Parece ser a camada externa do folículo piloso a porção maligna do tricolemoma13. Histologicamente, o CT aparenta ser uma neoplasia de grau intermediário a alto, e representa uma proliferação lobular centrada ao redor da unidade pilosebácea e composta por células claras e pálidas com atipia, contendo glicogênio com invasão basilar ou de espessura total da epiderme interfolicular14. O crescimento do tumor é lobular e infiltrativo, com os lóbulos frequentemente centrados e expandindo a unidade pilosebácea. O comprometimento inicialmente intraepitelial pode estender-se à derme reticular. O dano actínico tem-se reportado como característica constante11; apesar disso, há relatos de tumores em áreas sem exposição solar. Nenhum critério de diagnóstico histopatológico universal ainda foi aceito para o CT15.
O prognóstico depende do tamanho do tumor e a localização, grau de diferenciação e o subtipo histológico. Numa análise de 615 pacientes com carcinomas de células escamosas (com comportamento similar a CT), os fatores chave de prognóstico para metástase foram aumento da profundidade do tumor (> 2 mm), imunossupressão, localização na orelha, diâmetro superficial aumentado (> 6 mm)16.
Não obstante a aparência citológica agressiva, representa um tumor indolente que geralmente evolui com curso benigno, bom prognóstico clínico3 e sem potencial metastático16,17.

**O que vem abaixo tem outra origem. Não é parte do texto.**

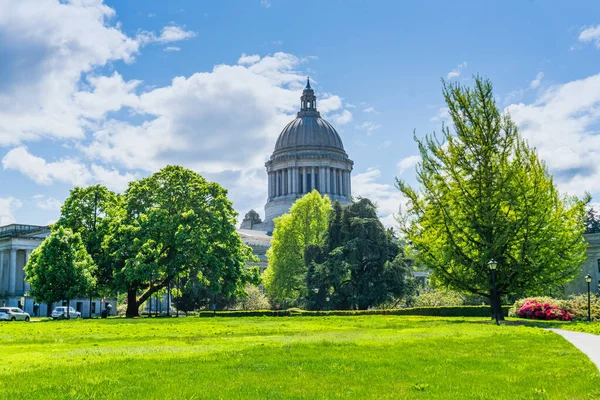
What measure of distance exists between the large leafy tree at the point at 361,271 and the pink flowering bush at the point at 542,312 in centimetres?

Entretanto, existem diversos relatos na literatura de carcinomas triquilemais de curso agressivo, com invasão linfonodal local9,18,19, recidivante19 e até metastático20,21, abrindo questionamentos sobre o real comportamento da lesão. Em uma série recente de 26 pacientes, a sobrevida em 5 anos foi de 89,5%5. Não há tratamento com quimioterapia padronizado, mas em relatos de pacientes com tumores recorrentes ou com metástases, regimes incluindo cisplatina, ciclofosfamida e adriamicina (semelhante ao utilizado para pacientes com casos avançados de carcinoma de células escamosas) demonstraram controle do crescimento do tumor, porém não atingiram cura5,19.

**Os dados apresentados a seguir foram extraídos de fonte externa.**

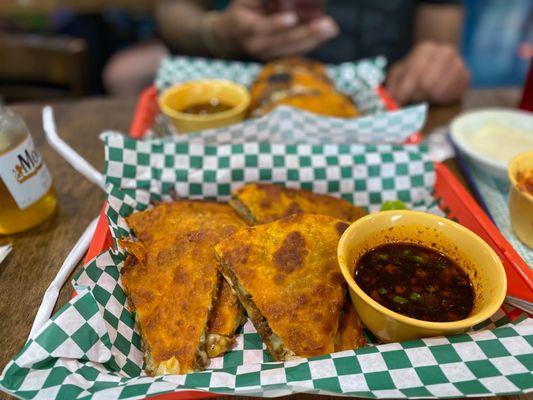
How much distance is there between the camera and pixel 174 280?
1806 mm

Assim como existem divergências na literatura quanto ao curso da lesão, o mesmo se aplica para o tratamento. Excisão cirúrgica completa com documentação histológica de margens livres é recomendada como tratamento padrão para o CT por alguns autores4, podendo ser obtido com a cirurgia micrográfica de Mohs19. Outros, entretanto, recomendam ampla excisão cirúrgica18.

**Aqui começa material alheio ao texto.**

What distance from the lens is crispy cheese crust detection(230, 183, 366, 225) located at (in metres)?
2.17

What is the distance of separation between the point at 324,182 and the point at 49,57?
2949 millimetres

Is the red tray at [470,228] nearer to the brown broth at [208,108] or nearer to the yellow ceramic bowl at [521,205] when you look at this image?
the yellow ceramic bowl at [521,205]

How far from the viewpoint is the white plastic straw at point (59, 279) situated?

A radioterapia adjuvante é requerida para casos de alto risco, quando a ressecção completa é impossível, ou como em casos de recidiva ou metástase22.
CONCLUSÃO
Podemos concluir que grande parte das informações sobre comportamento e condutas no tratamento do CT baseiam-se em observação de casos isolados ou de pequenas séries de casos. Devido à baixa prevalência desses tumores, faltam estudos maiores e prospectivos para delinear o verdadeiro comportamento dessa lesão, uma vez que em diversos relatos o comportamento da lesão diverge muito do comportamento indolente descrito por uma grande parcela dos autores.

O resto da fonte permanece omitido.